I have a data: for eg:
Roll no. 1 2 3 4
0 30 Good Fair Excellent Good
1 31 Poor Fair Good NaN
2 34 Excellent Good Poor Fair
3 35 Good Good Fair Good
4 36 NaN Fair Poor Fair
5 37 Excellent Good Excellent Excellent
6 39 Good Good Fair Excellent
7 42 Good Good Fair Fair
8 44 Fair Good Fair Poor
9 45 Good Good Good Good
10 46 Poor Good Fair Fair
11 50 Excellent Good Good Good
Student data with their performance across Test 1, Test 2, Test 3, Test 4 and I need to compare how they are performing over time. So for that I need to prepare the Sankey chart to check how many are getting converted from one Category to another.
I am very much familiar with data visualization and I really clueless about this chart.

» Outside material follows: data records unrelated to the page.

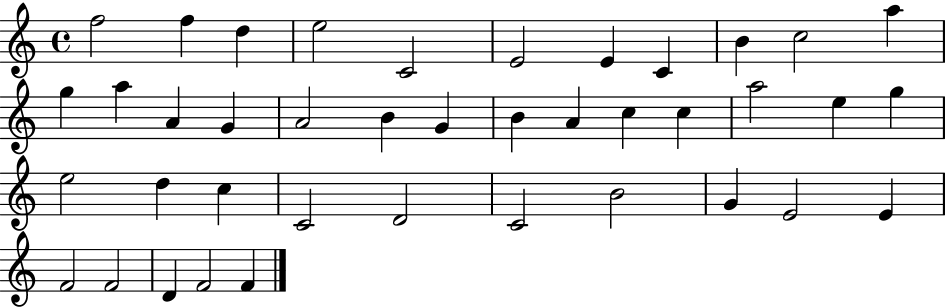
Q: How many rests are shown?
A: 0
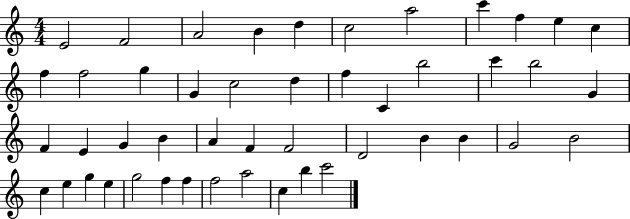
E4/h F4/h A4/h B4/q D5/q C5/h A5/h C6/q F5/q E5/q C5/q F5/q F5/h G5/q G4/q C5/h D5/q F5/q C4/q B5/h C6/q B5/h G4/q F4/q E4/q G4/q B4/q A4/q F4/q F4/h D4/h B4/q B4/q G4/h B4/h C5/q E5/q G5/q E5/q G5/h F5/q F5/q F5/h A5/h C5/q B5/q C6/h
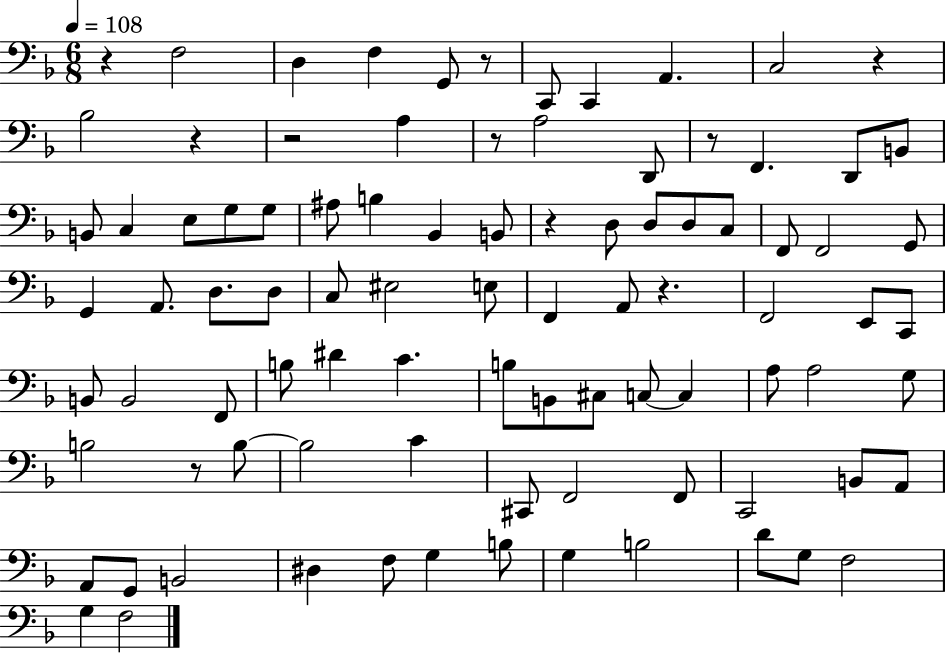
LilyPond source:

{
  \clef bass
  \numericTimeSignature
  \time 6/8
  \key f \major
  \tempo 4 = 108
  r4 f2 | d4 f4 g,8 r8 | c,8 c,4 a,4. | c2 r4 | \break bes2 r4 | r2 a4 | r8 a2 d,8 | r8 f,4. d,8 b,8 | \break b,8 c4 e8 g8 g8 | ais8 b4 bes,4 b,8 | r4 d8 d8 d8 c8 | f,8 f,2 g,8 | \break g,4 a,8. d8. d8 | c8 eis2 e8 | f,4 a,8 r4. | f,2 e,8 c,8 | \break b,8 b,2 f,8 | b8 dis'4 c'4. | b8 b,8 cis8 c8~~ c4 | a8 a2 g8 | \break b2 r8 b8~~ | b2 c'4 | cis,8 f,2 f,8 | c,2 b,8 a,8 | \break a,8 g,8 b,2 | dis4 f8 g4 b8 | g4 b2 | d'8 g8 f2 | \break g4 f2 | \bar "|."
}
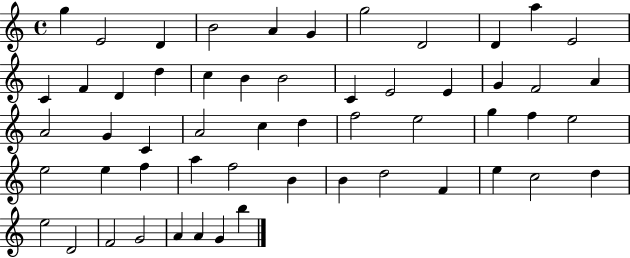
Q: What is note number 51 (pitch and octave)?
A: G4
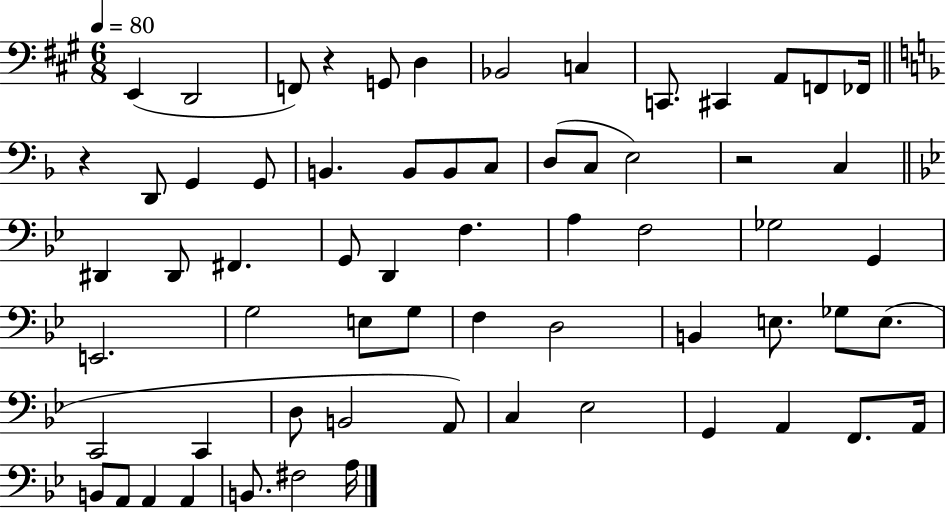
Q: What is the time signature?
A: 6/8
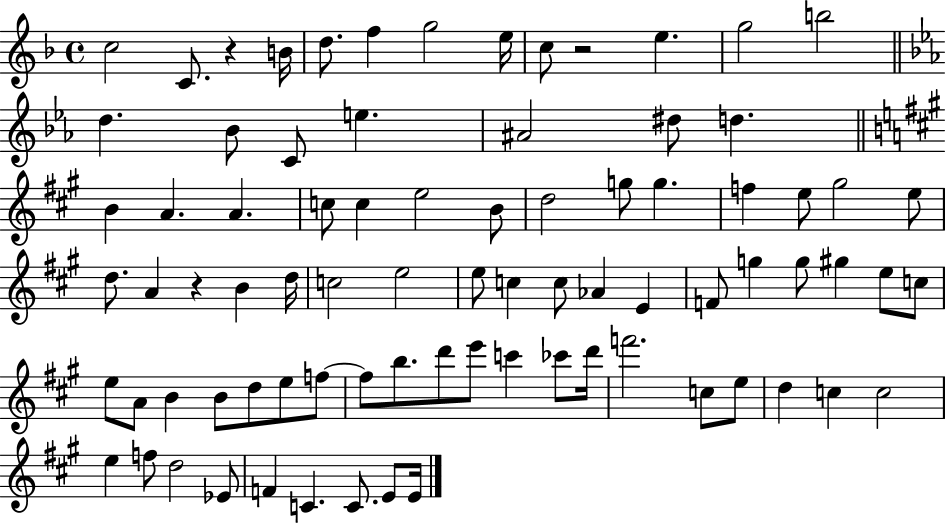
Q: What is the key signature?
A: F major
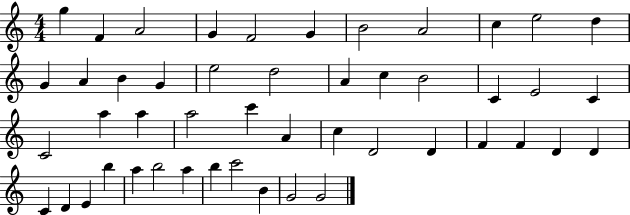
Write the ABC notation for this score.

X:1
T:Untitled
M:4/4
L:1/4
K:C
g F A2 G F2 G B2 A2 c e2 d G A B G e2 d2 A c B2 C E2 C C2 a a a2 c' A c D2 D F F D D C D E b a b2 a b c'2 B G2 G2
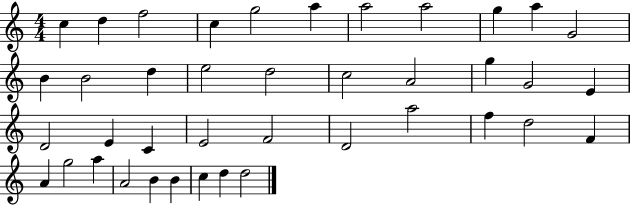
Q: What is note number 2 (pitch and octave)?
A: D5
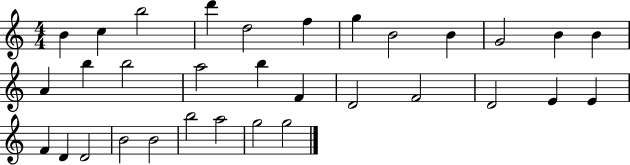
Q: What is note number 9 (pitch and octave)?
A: B4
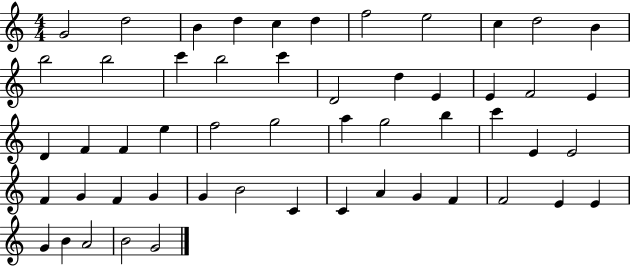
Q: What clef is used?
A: treble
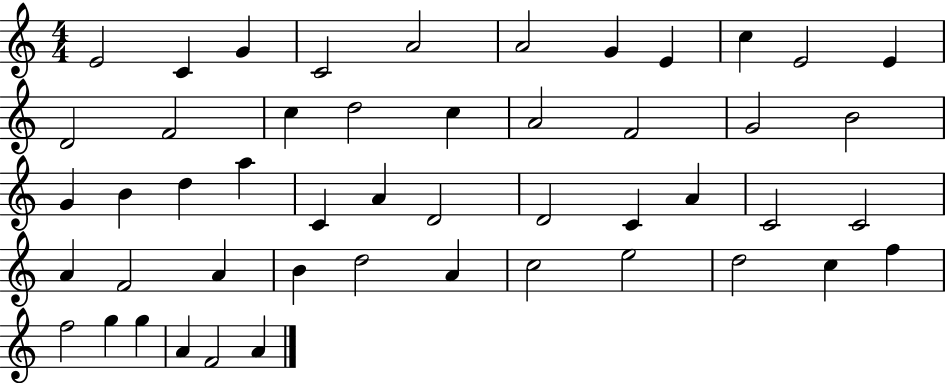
X:1
T:Untitled
M:4/4
L:1/4
K:C
E2 C G C2 A2 A2 G E c E2 E D2 F2 c d2 c A2 F2 G2 B2 G B d a C A D2 D2 C A C2 C2 A F2 A B d2 A c2 e2 d2 c f f2 g g A F2 A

I don't know how to source and destination, nodes, etc.
Please help.
I have tried for test 1 and test 2:
But I didn't work:
data_cross = pd.crosstab(data_pivot[1], data_pivot[2])
data_tidy = data_cross.rename_axis(None, axis=1).reset_index().copy()
formatted_data = pd.melt(data_tidy,
[1],
var_name='2',
value_name='Value')
formatted_data
import plotly.graph_objects as go
fig = go.Figure(data=[go.Sankey(
node = dict(
pad = 15,
thickness = 20,
line = dict(color = "black", width = 0.5),
label = ['Poor','Fair','Good','Excellent'],
color = ['blue', 'yellow', 'green', 'orange']
),
link = dict(
source = [0, 0], # indices correspond to labels...
target = [1, 2],
value = formatted_data['Value'],
color = ['lightblue', 'lightyellow', 'lightgreen','lightorange']
))])
fig.update_layout(title_text="Basic Sankey Diagram", font_size=10)
fig.show()
I want something like this:
Instead of Wales, Scotland, England I want my categories i.e. poor, fair, good, excellent and also I have so many sources and destinations i.e Test 1, Test 2, 3 and 4.